Let me point out that many of these Investment banks have pleaded the equivalent of no contest to charges that would put a normal human being like you or I in prison for millions and millions of years. Yet, there they are at the heart of our government cutting a new set of deals making the world safe for financial speculation of the American kind.
If Obama had pursued criminal prosecutions against the banks in the aftermath of the financial disaster of 2007, their political power might very well have been broken as they were in the aftermath of the Great Depression. Instead for many years to come they will play politicians against each other like chess pieces on a board while preying on the poor and the middle class. Obama’s failure to pursue justice against the malefactors who came within an ace of destroying our economy is his greatest failure.
4 thoughts on “The Real Continuity Edition”
The financial recession was not the first rodeo for banks that committed financial fraud. Most people have forgotten but in the 1990s savings and loan institutions (remember them?) failed in record numbers because of risky loans to customers with little or no tangible collateral to back up the loans. Yes, there was a housing bubble. And, yes, few leaders of these institutions paid for their crimes. The banking industry will continue to create bubbles because of avarice and an ethical blindness to what their public responsibilities are.
You would have thought that the wave of de-regulation might ought to have slowed down after the S&L’s failure but apparently caution is for people like us.
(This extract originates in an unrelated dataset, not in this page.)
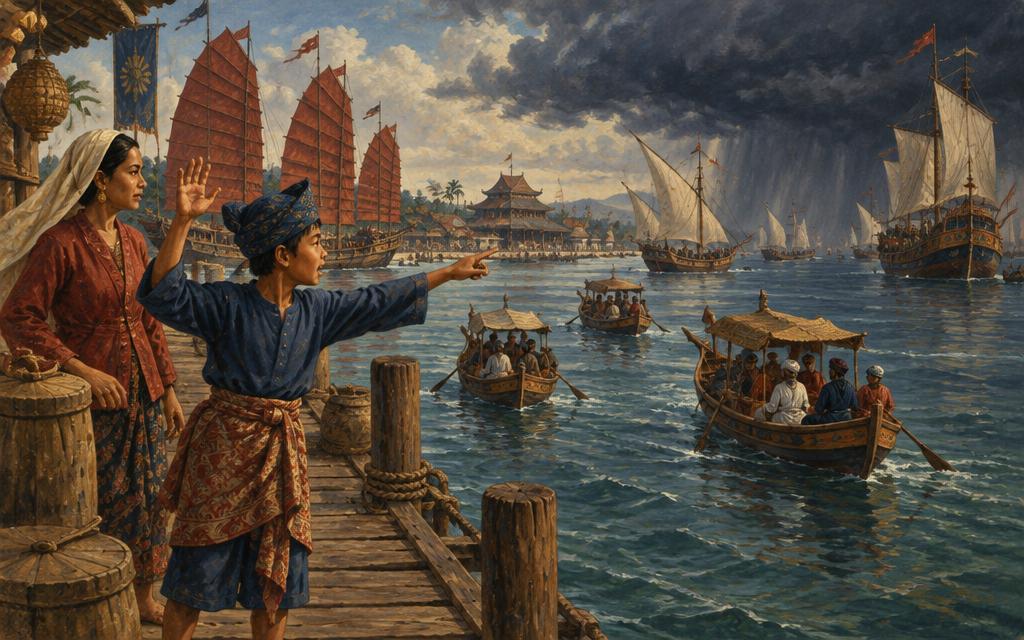Afiq directing small boats at the busy Malacca harbour as a squall approaches.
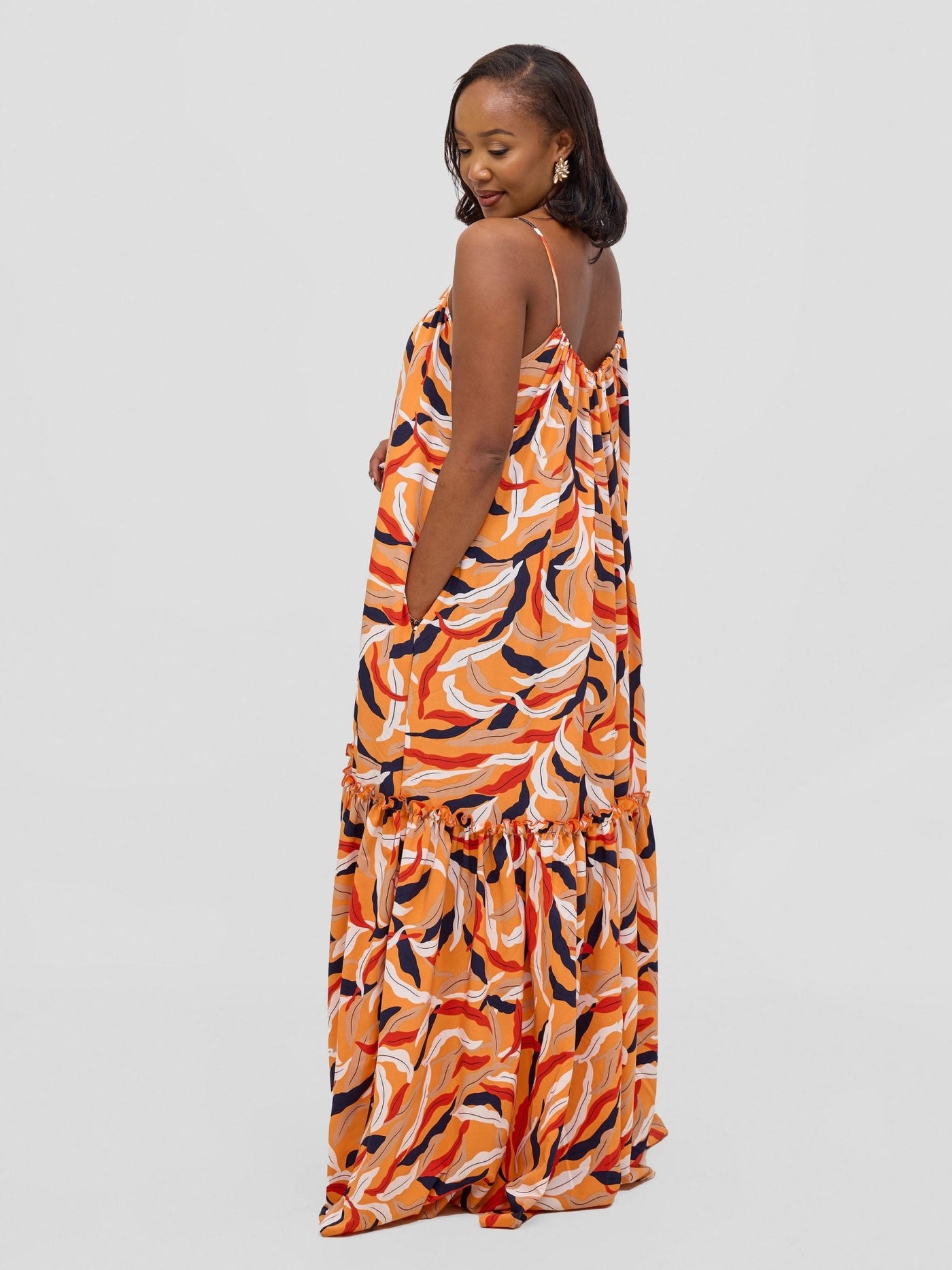 Vivo Sarabi Strappy Flounce Maxi Dress - Orange / Black Mali Print - Shopzetu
A good, concise breakdown of at least one Obama’s failures. I find it difficult to determine what might be his “greatest failure”. I sometimes like to generalize about his overall dishonesty, which he revealed even before he was first elected. As a Senator, during his 2008 campaign, he guaranteed he would never support a FISA bill that granted retroactive immunity to law-breaking telecommunications corporations who conspired with the Bush/Cheney regime. From there, it was one deception after another, some as obvious, others less obvious without more digging and research. 😉
I really believe that future historians will focus on the failure to prosecute the criminals that caused the financial meltdown followed by the failure to rescue the mortgage holders from usually the same banks but since prosecuting the banks would have stopped the illegal foreclosures in their tracks – that will still be number one. I remember with great disappointment the FISA bill as well. I’ve always thught that Rahn Emanual was not out of the ordinary but much more of how Obama really felt about things sans the nonsensical eloquence.